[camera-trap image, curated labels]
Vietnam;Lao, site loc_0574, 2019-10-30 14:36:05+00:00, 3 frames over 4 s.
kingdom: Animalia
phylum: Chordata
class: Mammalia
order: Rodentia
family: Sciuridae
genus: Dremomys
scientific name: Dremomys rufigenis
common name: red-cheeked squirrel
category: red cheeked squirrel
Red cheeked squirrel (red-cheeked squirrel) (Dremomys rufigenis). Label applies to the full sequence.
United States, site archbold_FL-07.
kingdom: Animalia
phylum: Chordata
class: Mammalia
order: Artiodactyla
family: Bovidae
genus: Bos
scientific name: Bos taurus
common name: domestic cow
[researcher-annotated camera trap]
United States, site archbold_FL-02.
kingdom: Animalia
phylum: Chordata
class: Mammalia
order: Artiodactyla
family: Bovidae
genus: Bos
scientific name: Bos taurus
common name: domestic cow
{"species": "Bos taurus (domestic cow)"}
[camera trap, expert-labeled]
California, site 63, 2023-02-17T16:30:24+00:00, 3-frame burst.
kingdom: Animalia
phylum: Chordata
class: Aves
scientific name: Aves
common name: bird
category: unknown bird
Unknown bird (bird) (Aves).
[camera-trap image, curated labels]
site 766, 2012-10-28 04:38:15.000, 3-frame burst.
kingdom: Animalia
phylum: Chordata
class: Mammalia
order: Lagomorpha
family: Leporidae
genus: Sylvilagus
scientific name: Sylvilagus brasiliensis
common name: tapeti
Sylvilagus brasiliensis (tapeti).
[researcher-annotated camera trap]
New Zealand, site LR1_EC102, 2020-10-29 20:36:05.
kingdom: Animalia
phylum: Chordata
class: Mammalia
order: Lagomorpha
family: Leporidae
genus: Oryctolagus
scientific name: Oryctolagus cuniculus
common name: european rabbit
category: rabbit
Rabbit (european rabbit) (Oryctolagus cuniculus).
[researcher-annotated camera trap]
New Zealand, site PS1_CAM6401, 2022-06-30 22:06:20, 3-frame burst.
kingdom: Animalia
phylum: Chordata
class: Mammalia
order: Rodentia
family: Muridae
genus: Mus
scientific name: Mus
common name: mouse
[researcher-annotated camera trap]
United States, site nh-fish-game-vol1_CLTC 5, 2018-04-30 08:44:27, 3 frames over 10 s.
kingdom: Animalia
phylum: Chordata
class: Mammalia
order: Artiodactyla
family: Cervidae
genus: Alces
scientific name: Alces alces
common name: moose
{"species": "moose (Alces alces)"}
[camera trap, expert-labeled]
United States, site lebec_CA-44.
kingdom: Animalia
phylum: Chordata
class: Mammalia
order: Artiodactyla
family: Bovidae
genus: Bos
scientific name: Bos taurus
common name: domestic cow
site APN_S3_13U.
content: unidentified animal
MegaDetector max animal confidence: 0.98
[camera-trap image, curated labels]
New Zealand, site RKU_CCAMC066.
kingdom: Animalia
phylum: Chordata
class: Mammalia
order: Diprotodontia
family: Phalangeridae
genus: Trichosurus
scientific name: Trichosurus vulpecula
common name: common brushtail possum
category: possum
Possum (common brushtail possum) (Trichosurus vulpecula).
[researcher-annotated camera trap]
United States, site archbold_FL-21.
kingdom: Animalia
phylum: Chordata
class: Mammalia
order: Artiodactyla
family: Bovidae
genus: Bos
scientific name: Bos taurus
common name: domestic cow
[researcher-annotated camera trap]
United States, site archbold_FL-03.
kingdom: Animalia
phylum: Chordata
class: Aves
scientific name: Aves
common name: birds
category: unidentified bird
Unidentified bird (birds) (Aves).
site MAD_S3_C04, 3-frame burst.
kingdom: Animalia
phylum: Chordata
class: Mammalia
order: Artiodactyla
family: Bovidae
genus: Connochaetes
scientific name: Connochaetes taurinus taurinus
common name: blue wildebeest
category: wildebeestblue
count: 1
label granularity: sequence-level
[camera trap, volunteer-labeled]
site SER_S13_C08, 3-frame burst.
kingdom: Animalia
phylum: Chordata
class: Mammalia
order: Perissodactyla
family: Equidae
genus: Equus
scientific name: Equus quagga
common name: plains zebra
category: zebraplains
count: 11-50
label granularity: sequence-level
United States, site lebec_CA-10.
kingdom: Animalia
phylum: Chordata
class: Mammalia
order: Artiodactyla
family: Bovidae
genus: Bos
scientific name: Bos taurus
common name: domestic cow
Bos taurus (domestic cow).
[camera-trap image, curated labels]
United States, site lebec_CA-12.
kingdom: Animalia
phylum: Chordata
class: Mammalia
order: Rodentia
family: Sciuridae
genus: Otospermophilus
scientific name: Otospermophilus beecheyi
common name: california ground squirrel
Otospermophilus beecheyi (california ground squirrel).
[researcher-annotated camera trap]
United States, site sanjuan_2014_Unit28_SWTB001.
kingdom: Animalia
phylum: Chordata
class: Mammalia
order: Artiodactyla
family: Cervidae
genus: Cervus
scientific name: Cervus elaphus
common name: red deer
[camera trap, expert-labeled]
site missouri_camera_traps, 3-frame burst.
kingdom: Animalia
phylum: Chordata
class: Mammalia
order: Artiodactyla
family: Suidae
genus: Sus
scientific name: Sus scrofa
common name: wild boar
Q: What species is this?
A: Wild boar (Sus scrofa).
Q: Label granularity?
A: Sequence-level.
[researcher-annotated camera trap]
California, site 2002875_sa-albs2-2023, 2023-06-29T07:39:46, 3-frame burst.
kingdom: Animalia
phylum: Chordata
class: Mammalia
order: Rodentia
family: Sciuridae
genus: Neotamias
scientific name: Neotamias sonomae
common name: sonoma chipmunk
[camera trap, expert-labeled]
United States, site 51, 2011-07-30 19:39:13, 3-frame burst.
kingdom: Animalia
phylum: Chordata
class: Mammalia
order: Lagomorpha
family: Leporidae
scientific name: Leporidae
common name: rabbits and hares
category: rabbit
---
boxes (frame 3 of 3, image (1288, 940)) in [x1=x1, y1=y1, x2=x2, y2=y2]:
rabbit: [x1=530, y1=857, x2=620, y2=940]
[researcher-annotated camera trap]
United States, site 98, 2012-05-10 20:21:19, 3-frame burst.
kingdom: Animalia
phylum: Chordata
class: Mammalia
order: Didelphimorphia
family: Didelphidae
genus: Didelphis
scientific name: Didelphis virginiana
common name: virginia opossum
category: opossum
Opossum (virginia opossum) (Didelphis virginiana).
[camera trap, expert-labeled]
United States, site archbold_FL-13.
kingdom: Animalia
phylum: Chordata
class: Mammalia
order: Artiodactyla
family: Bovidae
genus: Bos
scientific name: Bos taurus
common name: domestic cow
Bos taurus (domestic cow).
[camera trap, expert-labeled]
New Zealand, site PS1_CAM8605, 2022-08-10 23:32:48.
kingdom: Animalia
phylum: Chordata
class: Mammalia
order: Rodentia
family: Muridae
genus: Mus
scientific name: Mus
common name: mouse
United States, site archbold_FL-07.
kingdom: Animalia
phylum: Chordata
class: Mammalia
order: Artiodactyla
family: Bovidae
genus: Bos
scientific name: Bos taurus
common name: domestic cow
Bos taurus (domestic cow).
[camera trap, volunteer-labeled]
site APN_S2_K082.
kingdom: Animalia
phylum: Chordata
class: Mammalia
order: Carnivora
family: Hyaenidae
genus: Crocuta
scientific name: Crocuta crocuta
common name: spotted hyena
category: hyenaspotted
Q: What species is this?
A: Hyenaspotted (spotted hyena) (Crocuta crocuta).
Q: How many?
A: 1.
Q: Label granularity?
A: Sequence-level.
+--
→ Task details
Once more, write out all the data exactly.

→ Solution for this exercise
[camera-trap image, curated labels]
Vietnam;Lao, site loc_0574, 2019-10-30 14:36:05+00:00, 3 frames over 4 s.
kingdom: Animalia
phylum: Chordata
class: Mammalia
order: Rodentia
family: Sciuridae
genus: Dremomys
scientific name: Dremomys rufigenis
common name: red-cheeked squirrel
category: red cheeked squirrel
Red cheeked squirrel (red-cheeked squirrel) (Dremomys rufigenis). Label applies to the full sequence.
United States, site archbold_FL-07.
kingdom: Animalia
phylum: Chordata
class: Mammalia
order: Artiodactyla
family: Bovidae
genus: Bos
scientific name: Bos taurus
common name: domestic cow
[researcher-annotated camera trap]
United States, site archbold_FL-02.
kingdom: Animalia
phylum: Chordata
class: Mammalia
order: Artiodactyla
family: Bovidae
genus: Bos
scientific name: Bos taurus
common name: domestic cow
{"species": "Bos taurus (domestic cow)"}
[camera trap, expert-labeled]
California, site 63, 2023-02-17T16:30:24+00:00, 3-frame burst.
kingdom: Animalia
phylum: Chordata
class: Aves
scientific name: Aves
common name: bird
category: unknown bird
Unknown bird (bird) (Aves).
[camera-trap image, curated labels]
site 766, 2012-10-28 04:38:15.000, 3-frame burst.
kingdom: Animalia
phylum: Chordata
class: Mammalia
order: Lagomorpha
family: Leporidae
genus: Sylvilagus
scientific name: Sylvilagus brasiliensis
common name: tapeti
Sylvilagus brasiliensis (tapeti).
[researcher-annotated camera trap]
New Zealand, site LR1_EC102, 2020-10-29 20:36:05.
kingdom: Animalia
phylum: Chordata
class: Mammalia
order: Lagomorpha
family: Leporidae
genus: Oryctolagus
scientific name: Oryctolagus cuniculus
common name: european rabbit
category: rabbit
Rabbit (european rabbit) (Oryctolagus cuniculus).
[researcher-annotated camera trap]
New Zealand, site PS1_CAM6401, 2022-06-30 22:06:20, 3-frame burst.
kingdom: Animalia
phylum: Chordata
class: Mammalia
order: Rodentia
family: Muridae
genus: Mus
scientific name: Mus
common name: mouse
[researcher-annotated camera trap]
United States, site nh-fish-game-vol1_CLTC 5, 2018-04-30 08:44:27, 3 frames over 10 s.
kingdom: Animalia
phylum: Chordata
class: Mammalia
order: Artiodactyla
family: Cervidae
genus: Alces
scientific name: Alces alces
common name: moose
{"species": "moose (Alces alces)"}
[camera trap, expert-labeled]
United States, site lebec_CA-44.
kingdom: Animalia
phylum: Chordata
class: Mammalia
order: Artiodactyla
family: Bovidae
genus: Bos
scientific name: Bos taurus
common name: domestic cow
site APN_S3_13U.
content: unidentified animal
MegaDetector max animal confidence: 0.98
[camera-trap image, curated labels]
New Zealand, site RKU_CCAMC066.
kingdom: Animalia
phylum: Chordata
class: Mammalia
order: Diprotodontia
family: Phalangeridae
genus: Trichosurus
scientific name: Trichosurus vulpecula
common name: common brushtail possum
category: possum
Possum (common brushtail possum) (Trichosurus vulpecula).
[researcher-annotated camera trap]
United States, site archbold_FL-21.
kingdom: Animalia
phylum: Chordata
class: Mammalia
order: Artiodactyla
family: Bovidae
genus: Bos
scientific name: Bos taurus
common name: domestic cow
[researcher-annotated camera trap]
United States, site archbold_FL-03.
kingdom: Animalia
phylum: Chordata
class: Aves
scientific name: Aves
common name: birds
category: unidentified bird
Unidentified bird (birds) (Aves).
site MAD_S3_C04, 3-frame burst.
kingdom: Animalia
phylum: Chordata
class: Mammalia
order: Artiodactyla
family: Bovidae
genus: Connochaetes
scientific name: Connochaetes taurinus taurinus
common name: blue wildebeest
category: wildebeestblue
count: 1
label granularity: sequence-level
[camera trap, volunteer-labeled]
site SER_S13_C08, 3-frame burst.
kingdom: Animalia
phylum: Chordata
class: Mammalia
order: Perissodactyla
family: Equidae
genus: Equus
scientific name: Equus quagga
common name: plains zebra
category: zebraplains
count: 11-50
label granularity: sequence-level
United States, site lebec_CA-10.
kingdom: Animalia
phylum: Chordata
class: Mammalia
order: Artiodactyla
family: Bovidae
genus: Bos
scientific name: Bos taurus
common name: domestic cow
Bos taurus (domestic cow).
[camera-trap image, curated labels]
United States, site lebec_CA-12.
kingdom: Animalia
phylum: Chordata
class: Mammalia
order: Rodentia
family: Sciuridae
genus: Otospermophilus
scientific name: Otospermophilus beecheyi
common name: california ground squirrel
Otospermophilus beecheyi (california ground squirrel).
[researcher-annotated camera trap]
United States, site sanjuan_2014_Unit28_SWTB001.
kingdom: Animalia
phylum: Chordata
class: Mammalia
order: Artiodactyla
family: Cervidae
genus: Cervus
scientific name: Cervus elaphus
common name: red deer
[camera trap, expert-labeled]
site missouri_camera_traps, 3-frame burst.
kingdom: Animalia
phylum: Chordata
class: Mammalia
order: Artiodactyla
family: Suidae
genus: Sus
scientific name: Sus scrofa
common name: wild boar
Q: What species is this?
A: Wild boar (Sus scrofa).
Q: Label granularity?
A: Sequence-level.
[researcher-annotated camera trap]
California, site 2002875_sa-albs2-2023, 2023-06-29T07:39:46, 3-frame burst.
kingdom: Animalia
phylum: Chordata
class: Mammalia
order: Rodentia
family: Sciuridae
genus: Neotamias
scientific name: Neotamias sonomae
common name: sonoma chipmunk
[camera trap, expert-labeled]
United States, site 51, 2011-07-30 19:39:13, 3-frame burst.
kingdom: Animalia
phylum: Chordata
class: Mammalia
order: Lagomorpha
family: Leporidae
scientific name: Leporidae
common name: rabbits and hares
category: rabbit
---
boxes (frame 3 of 3, image (1288, 940)) in [x1=x1, y1=y1, x2=x2, y2=y2]:
rabbit: [x1=530, y1=857, x2=620, y2=940]
[researcher-annotated camera trap]
United States, site 98, 2012-05-10 20:21:19, 3-frame burst.
kingdom: Animalia
phylum: Chordata
class: Mammalia
order: Didelphimorphia
family: Didelphidae
genus: Didelphis
scientific name: Didelphis virginiana
common name: virginia opossum
category: opossum
Opossum (virginia opossum) (Didelphis virginiana).
[camera trap, expert-labeled]
United States, site archbold_FL-13.
kingdom: Animalia
phylum: Chordata
class: Mammalia
order: Artiodactyla
family: Bovidae
genus: Bos
scientific name: Bos taurus
common name: domestic cow
Bos taurus (domestic cow).
[camera trap, expert-labeled]
New Zealand, site PS1_CAM8605, 2022-08-10 23:32:48.
kingdom: Animalia
phylum: Chordata
class: Mammalia
order: Rodentia
family: Muridae
genus: Mus
scientific name: Mus
common name: mouse
United States, site archbold_FL-07.
kingdom: Animalia
phylum: Chordata
class: Mammalia
order: Artiodactyla
family: Bovidae
genus: Bos
scientific name: Bos taurus
common name: domestic cow
Bos taurus (domestic cow).
[camera trap, volunteer-labeled]
site APN_S2_K082.
kingdom: Animalia
phylum: Chordata
class: Mammalia
order: Carnivora
family: Hyaenidae
genus: Crocuta
scientific name: Crocuta crocuta
common name: spotted hyena
category: hyenaspotted
Q: What species is this?
A: Hyenaspotted (spotted hyena) (Crocuta crocuta).
Q: How many?
A: 1.
Q: Label granularity?
A: Sequence-level.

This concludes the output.